• Required work:
Begin your copy at the line that holds "Canoes in the" and carry it through the final line of the data, writing out each line exactly and omitting pictures.
======== Available data
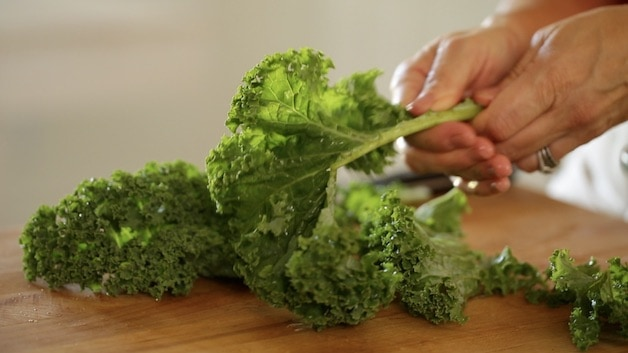 stripping kale leaves from its stalks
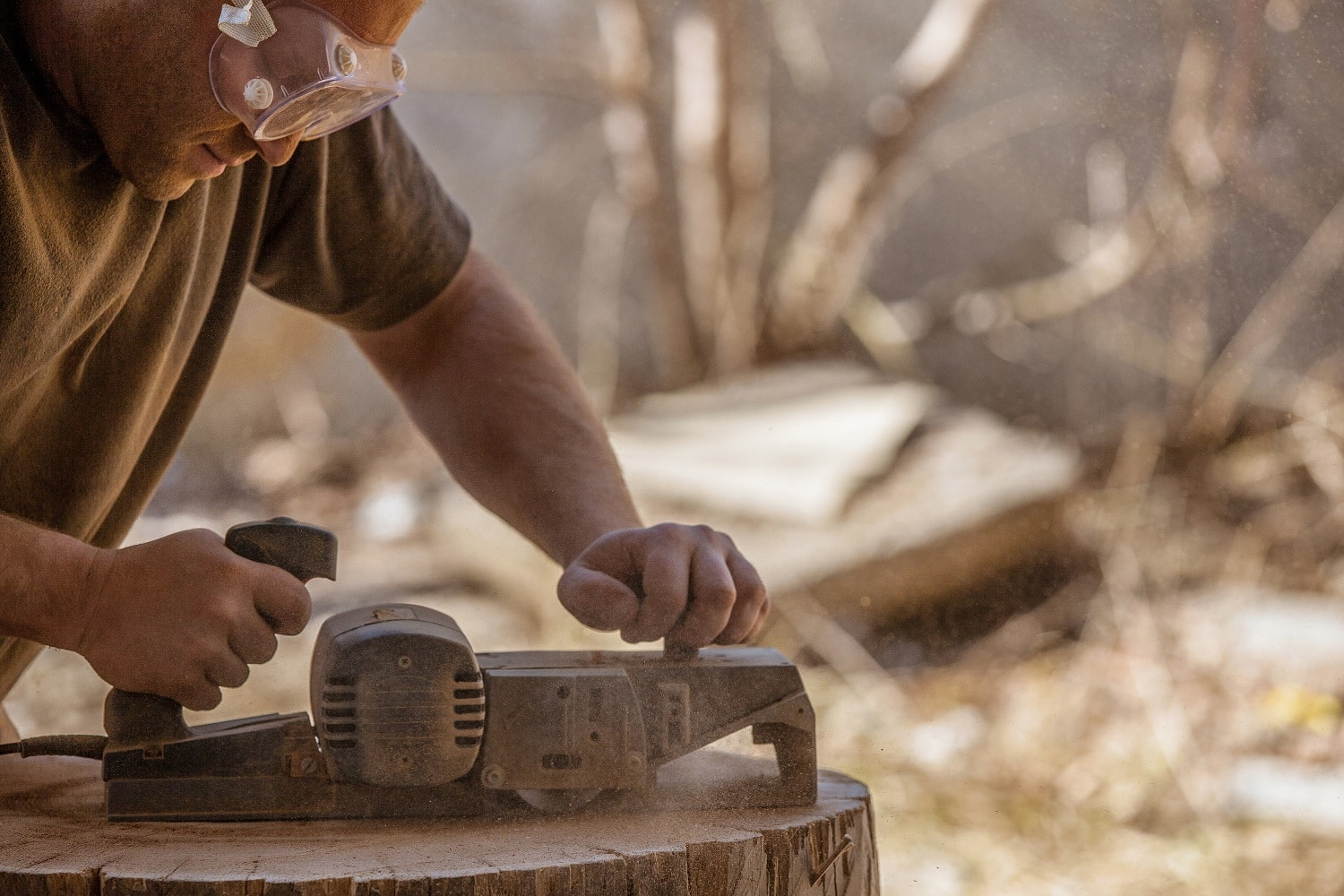 Carpenter working with electric planer on wooden stump in the open air, wearing goggles.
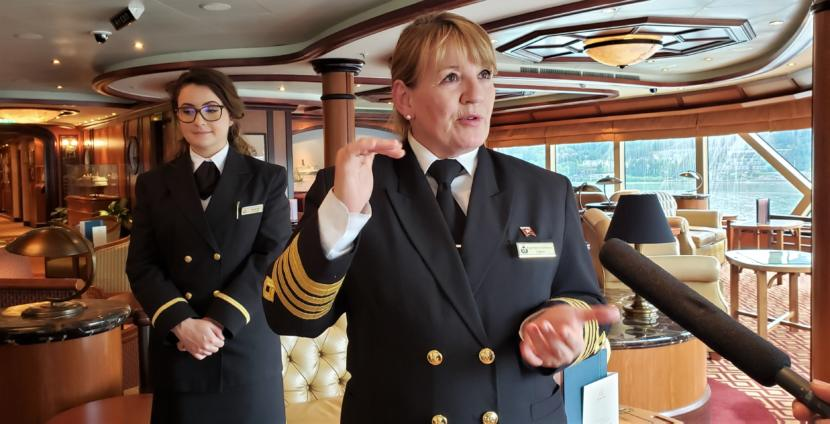 Capt. Inger Thorhauge answers reporters' questions from the Commodore Club aboard Cunard's Queen Elizabeth while it's in port in Juneau on May 18, 2019. It was the cruise ship's first visit to Juneau, though Thorhauge said she'd come to Alaska earlier in her career on much smaller ships.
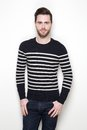 Attractive young man in striped sweater portrait of an posing against white background Stock Photo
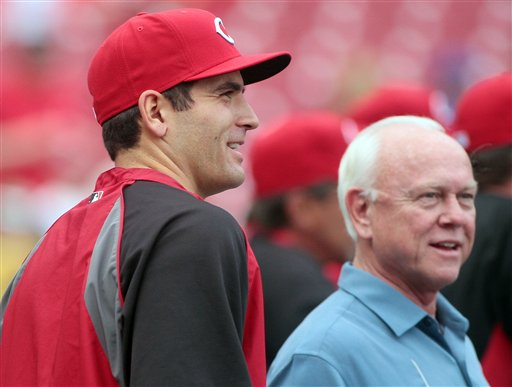Cincinnati Reds' Joey Votto, left, stands Reds general manager Walt Jocketty during batting practice before an exhibition baseball against the Reds Futures minor league team, Tuesday, April. 3, 2012 in Cincinnati. (AP Photo/Tony Tribble)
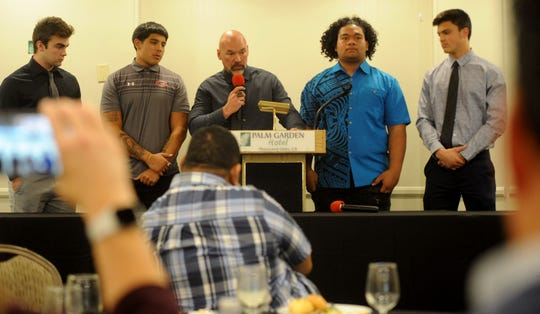 Grace Brethren head coach Josh Henderson, middle, is surrounded by his players (left to right) — son Josh Henderson, Danny Valenzuela, Soane Toia and Nate Bennett — at the Ventura County Football Coaches Association's annual signing luncheon at Palm Garden Hotel in Newbury Park on Wednesday. Josh Henderson is headed to Cal Poly San Luis Obispo; Valenzuela is going to Western Colorado; Toia will play for San Jose State; and Bennett will play for Portland State.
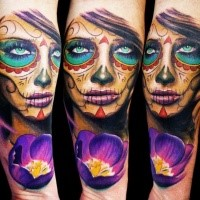 Mexican traditional style colored arm tattoo of woman face with flower
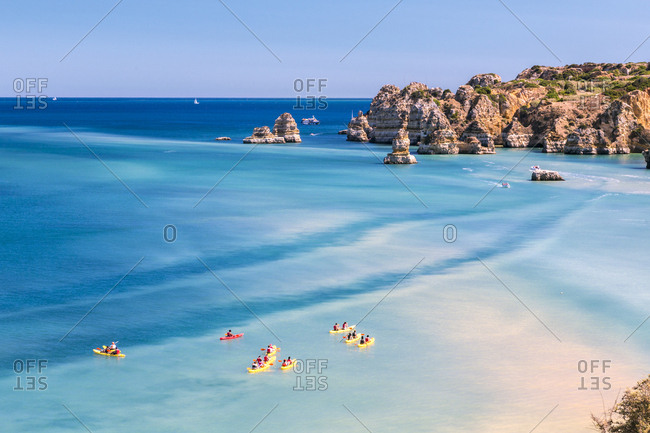 Canoes in the turquoise water of the Atlantic Ocean surrounding Praia Dona Ana beach, Lagos, Algarve, Portugal, Europe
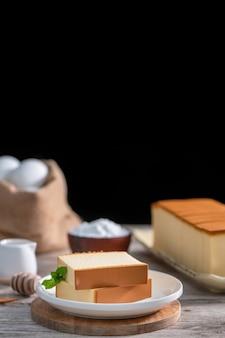 Castella (kasutera)-소박한 나무 테이블 위에 하얀 접시에 맛있는 일본 썰어 스폰지 케이크 음식, 가까이, 건강 한 식습관, 복사 공간 디자인.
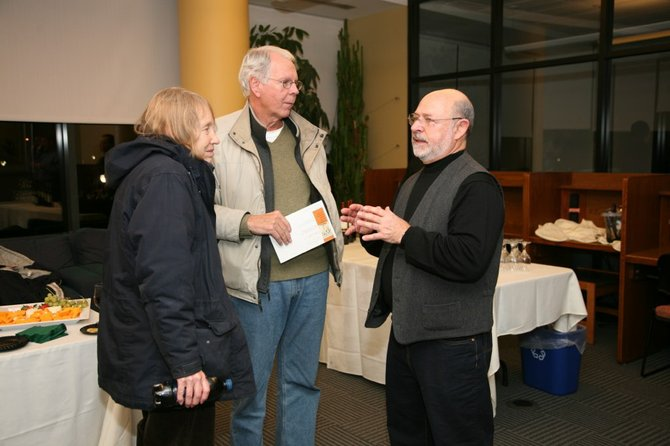 "Charles Gianfagna, far right, hosted an artist talk Friday, Nov. 18, for the grand opening of his art exhibit, ""A Retrospective,"" on display in Yates Gallery in Standish Library at Siena."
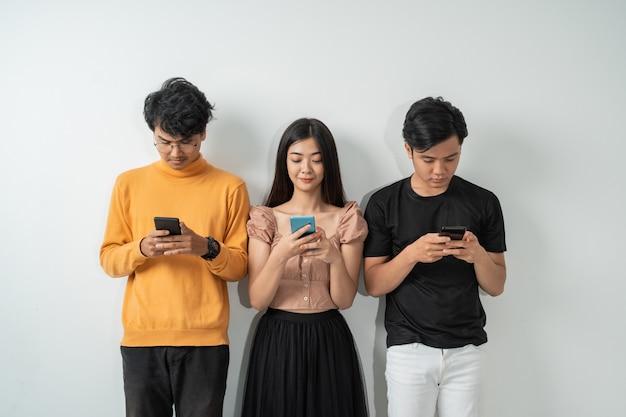 Drie jonge aziatische mensen gebruiken hun smartphones terwijl ze staan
================
• Answer space:
 Canoes in the turquoise water of the Atlantic Ocean surrounding Praia Dona Ana beach, Lagos, Algarve, Portugal, Europe
 Castella (kasutera)-소박한 나무 테이블 위에 하얀 접시에 맛있는 일본 썰어 스폰지 케이크 음식, 가까이, 건강 한 식습관, 복사 공간 디자인.
 "Charles Gianfagna, far right, hosted an artist talk Friday, Nov. 18, for the grand opening of his art exhibit, ""A Retrospective,"" on display in Yates Gallery in Standish Library at Siena."
 Drie jonge aziatische mensen gebruiken hun smartphones terwijl ze staan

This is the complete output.